Brief:
Swap "photographer's position" for "camera's position" in the lines from the line with "How distantly positioned" through the last line, and copy those lines out with nothing else changed.

Supplied data:
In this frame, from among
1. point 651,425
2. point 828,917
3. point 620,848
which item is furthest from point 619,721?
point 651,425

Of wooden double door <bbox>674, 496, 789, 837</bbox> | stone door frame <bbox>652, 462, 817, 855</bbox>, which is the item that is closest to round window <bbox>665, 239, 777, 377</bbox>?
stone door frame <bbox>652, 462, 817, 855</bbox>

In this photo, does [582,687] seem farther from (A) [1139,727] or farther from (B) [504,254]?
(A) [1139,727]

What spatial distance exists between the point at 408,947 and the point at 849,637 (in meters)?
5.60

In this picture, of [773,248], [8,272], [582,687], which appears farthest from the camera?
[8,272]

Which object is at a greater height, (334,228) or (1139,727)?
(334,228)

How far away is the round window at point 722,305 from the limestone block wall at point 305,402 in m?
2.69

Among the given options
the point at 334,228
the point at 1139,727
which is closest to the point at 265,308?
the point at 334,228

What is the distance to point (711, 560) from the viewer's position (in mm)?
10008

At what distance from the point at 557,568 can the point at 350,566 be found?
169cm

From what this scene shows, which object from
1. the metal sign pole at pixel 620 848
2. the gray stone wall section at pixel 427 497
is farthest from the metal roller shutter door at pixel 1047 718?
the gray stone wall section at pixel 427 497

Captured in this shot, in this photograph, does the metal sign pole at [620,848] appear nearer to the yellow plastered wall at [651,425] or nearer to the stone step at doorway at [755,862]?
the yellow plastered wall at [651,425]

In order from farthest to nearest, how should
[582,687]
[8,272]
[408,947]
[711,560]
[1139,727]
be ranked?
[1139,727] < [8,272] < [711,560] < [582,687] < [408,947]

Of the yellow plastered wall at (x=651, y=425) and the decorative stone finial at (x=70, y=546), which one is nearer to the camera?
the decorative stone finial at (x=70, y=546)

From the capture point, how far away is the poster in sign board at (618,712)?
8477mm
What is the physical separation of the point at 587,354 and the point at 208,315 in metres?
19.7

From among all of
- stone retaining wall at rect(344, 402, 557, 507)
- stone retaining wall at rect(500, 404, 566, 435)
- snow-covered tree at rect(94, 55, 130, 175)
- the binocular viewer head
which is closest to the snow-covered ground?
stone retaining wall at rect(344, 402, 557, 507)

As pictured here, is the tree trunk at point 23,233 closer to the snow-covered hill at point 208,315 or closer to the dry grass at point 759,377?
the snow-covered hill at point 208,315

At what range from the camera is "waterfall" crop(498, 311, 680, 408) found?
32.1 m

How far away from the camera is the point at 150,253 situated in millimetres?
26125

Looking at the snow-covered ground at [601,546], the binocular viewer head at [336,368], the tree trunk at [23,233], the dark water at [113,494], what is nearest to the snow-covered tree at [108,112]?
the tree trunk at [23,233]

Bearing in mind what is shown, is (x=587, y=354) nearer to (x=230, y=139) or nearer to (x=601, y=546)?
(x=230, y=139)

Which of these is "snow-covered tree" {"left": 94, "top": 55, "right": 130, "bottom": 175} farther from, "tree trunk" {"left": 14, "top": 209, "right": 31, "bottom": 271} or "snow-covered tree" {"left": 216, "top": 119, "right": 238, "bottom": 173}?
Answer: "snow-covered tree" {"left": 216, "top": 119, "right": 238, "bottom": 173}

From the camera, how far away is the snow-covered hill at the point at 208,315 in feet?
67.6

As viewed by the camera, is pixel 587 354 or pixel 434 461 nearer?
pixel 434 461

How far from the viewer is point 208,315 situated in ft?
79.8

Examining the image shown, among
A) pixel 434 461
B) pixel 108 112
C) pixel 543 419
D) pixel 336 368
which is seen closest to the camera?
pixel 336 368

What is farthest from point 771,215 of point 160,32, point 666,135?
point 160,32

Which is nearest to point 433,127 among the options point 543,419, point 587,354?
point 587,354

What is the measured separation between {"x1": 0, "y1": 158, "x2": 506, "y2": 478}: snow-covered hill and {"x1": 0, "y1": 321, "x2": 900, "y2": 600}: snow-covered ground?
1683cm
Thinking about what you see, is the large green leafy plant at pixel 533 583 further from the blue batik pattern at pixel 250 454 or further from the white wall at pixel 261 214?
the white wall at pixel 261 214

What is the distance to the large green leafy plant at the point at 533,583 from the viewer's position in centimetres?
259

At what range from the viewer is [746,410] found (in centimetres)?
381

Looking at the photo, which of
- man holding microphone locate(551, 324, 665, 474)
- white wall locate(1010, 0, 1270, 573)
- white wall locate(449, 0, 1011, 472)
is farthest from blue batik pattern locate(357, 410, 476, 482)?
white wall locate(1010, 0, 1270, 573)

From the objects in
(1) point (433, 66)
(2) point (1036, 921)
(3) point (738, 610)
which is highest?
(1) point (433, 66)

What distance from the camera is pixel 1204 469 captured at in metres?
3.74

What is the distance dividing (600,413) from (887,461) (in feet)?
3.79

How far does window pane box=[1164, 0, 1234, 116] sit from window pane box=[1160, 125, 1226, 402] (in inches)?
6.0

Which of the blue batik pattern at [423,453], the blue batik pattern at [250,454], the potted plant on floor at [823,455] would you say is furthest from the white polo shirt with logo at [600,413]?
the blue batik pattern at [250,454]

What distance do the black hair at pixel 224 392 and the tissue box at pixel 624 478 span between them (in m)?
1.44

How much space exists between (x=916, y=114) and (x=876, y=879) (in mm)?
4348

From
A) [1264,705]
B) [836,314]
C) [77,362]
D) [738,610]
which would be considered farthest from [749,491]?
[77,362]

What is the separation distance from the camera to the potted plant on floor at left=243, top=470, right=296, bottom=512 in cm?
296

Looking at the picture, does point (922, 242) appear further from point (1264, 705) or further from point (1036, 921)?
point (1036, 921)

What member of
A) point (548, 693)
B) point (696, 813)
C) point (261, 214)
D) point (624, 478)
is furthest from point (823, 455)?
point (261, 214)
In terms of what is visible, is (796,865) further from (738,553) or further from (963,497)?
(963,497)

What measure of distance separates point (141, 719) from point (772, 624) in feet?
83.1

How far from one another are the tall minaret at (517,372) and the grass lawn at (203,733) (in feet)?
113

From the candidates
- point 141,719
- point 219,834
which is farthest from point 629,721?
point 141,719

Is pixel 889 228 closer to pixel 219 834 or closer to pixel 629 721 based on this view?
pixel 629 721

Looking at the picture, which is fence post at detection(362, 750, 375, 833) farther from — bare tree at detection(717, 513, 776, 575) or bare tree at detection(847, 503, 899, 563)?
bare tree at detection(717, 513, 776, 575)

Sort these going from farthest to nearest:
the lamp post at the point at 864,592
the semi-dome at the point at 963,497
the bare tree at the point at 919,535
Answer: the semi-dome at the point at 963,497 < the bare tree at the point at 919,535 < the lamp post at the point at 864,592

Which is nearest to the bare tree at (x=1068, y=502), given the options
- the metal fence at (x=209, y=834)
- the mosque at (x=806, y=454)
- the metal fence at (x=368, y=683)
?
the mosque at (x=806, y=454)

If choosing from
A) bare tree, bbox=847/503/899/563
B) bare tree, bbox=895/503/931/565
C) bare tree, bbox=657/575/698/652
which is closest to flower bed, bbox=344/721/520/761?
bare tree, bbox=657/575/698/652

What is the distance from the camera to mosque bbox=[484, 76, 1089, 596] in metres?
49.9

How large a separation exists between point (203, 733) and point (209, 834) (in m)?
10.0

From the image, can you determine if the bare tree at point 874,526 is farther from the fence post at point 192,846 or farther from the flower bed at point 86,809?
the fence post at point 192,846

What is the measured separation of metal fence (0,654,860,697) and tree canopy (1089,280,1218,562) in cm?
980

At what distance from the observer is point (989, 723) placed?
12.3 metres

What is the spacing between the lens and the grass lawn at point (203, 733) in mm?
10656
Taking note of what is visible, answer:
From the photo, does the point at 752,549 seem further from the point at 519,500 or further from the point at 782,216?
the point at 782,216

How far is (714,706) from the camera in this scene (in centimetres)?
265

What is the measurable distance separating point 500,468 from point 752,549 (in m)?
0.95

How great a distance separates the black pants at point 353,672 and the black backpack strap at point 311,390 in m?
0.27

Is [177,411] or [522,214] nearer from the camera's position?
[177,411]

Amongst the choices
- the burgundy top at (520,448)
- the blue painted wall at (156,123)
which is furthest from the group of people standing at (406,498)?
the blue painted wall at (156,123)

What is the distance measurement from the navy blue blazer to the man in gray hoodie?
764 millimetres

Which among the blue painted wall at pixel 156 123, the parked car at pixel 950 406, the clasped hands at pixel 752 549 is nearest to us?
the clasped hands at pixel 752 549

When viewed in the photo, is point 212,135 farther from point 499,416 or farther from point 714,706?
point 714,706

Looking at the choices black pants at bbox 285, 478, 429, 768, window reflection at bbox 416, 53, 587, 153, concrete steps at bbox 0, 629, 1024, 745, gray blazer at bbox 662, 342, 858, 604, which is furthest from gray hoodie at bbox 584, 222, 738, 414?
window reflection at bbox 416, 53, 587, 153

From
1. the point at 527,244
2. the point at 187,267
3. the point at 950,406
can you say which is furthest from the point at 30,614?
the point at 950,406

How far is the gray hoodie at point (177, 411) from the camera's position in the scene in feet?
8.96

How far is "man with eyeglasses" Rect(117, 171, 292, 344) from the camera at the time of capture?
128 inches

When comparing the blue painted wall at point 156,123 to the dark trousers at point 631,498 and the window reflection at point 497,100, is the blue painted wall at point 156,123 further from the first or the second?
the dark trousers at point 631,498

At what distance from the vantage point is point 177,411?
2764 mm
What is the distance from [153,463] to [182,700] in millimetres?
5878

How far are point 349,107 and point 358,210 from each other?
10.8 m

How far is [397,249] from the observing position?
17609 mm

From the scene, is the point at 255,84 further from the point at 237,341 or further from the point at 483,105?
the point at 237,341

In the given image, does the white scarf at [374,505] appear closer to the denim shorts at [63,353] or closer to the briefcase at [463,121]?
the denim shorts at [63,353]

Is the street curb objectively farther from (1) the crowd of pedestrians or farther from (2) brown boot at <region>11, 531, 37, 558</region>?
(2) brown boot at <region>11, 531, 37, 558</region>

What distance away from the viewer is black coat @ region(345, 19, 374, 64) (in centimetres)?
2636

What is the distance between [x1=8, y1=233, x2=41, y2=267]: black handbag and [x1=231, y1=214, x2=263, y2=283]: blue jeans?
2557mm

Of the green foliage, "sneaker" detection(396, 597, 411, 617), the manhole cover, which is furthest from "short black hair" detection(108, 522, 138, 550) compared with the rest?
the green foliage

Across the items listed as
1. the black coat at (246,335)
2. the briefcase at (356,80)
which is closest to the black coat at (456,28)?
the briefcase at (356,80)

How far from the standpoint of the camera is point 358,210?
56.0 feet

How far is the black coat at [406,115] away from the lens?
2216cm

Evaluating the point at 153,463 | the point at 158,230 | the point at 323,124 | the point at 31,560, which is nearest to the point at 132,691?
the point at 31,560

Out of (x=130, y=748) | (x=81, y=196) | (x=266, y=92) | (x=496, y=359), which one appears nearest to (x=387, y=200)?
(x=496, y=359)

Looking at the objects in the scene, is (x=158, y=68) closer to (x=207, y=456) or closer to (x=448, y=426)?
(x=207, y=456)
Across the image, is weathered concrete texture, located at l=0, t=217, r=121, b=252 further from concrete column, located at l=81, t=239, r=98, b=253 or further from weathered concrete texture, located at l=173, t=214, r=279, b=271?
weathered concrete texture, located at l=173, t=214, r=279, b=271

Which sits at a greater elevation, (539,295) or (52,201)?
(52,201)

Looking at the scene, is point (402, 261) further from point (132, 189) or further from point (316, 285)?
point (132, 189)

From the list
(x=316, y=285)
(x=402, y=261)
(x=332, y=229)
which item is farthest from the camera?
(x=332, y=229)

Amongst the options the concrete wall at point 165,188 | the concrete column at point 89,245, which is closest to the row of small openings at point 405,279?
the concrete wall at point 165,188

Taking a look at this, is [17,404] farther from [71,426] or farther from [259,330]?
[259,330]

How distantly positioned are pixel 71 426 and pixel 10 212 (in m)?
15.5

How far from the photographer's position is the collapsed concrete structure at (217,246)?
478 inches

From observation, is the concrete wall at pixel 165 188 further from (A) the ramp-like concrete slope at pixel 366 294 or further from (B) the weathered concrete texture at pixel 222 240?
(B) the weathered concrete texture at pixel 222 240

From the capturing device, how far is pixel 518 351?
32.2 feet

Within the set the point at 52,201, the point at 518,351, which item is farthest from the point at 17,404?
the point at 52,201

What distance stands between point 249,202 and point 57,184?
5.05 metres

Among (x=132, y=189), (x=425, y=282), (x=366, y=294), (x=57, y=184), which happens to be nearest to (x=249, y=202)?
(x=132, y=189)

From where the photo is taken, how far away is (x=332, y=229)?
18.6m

Solution:
How distantly positioned are pixel 71 426 and pixel 10 212 (in m)?
15.5

How far from the camera's position is the collapsed concrete structure at (217,246)?
478 inches

From observation, is the concrete wall at pixel 165 188 further from (A) the ramp-like concrete slope at pixel 366 294 or further from (B) the weathered concrete texture at pixel 222 240?
(B) the weathered concrete texture at pixel 222 240

From the capturing device, how far is pixel 518 351?
32.2 feet

Within the set the point at 52,201, the point at 518,351, which item is farthest from the point at 17,404?
the point at 52,201

What distance stands between point 249,202 and point 57,184?
5.05 metres

Among (x=132, y=189), (x=425, y=282), (x=366, y=294), (x=57, y=184), which happens to be nearest to (x=249, y=202)?
(x=132, y=189)

From where the photo is taken, how far away is (x=332, y=229)?
18.6m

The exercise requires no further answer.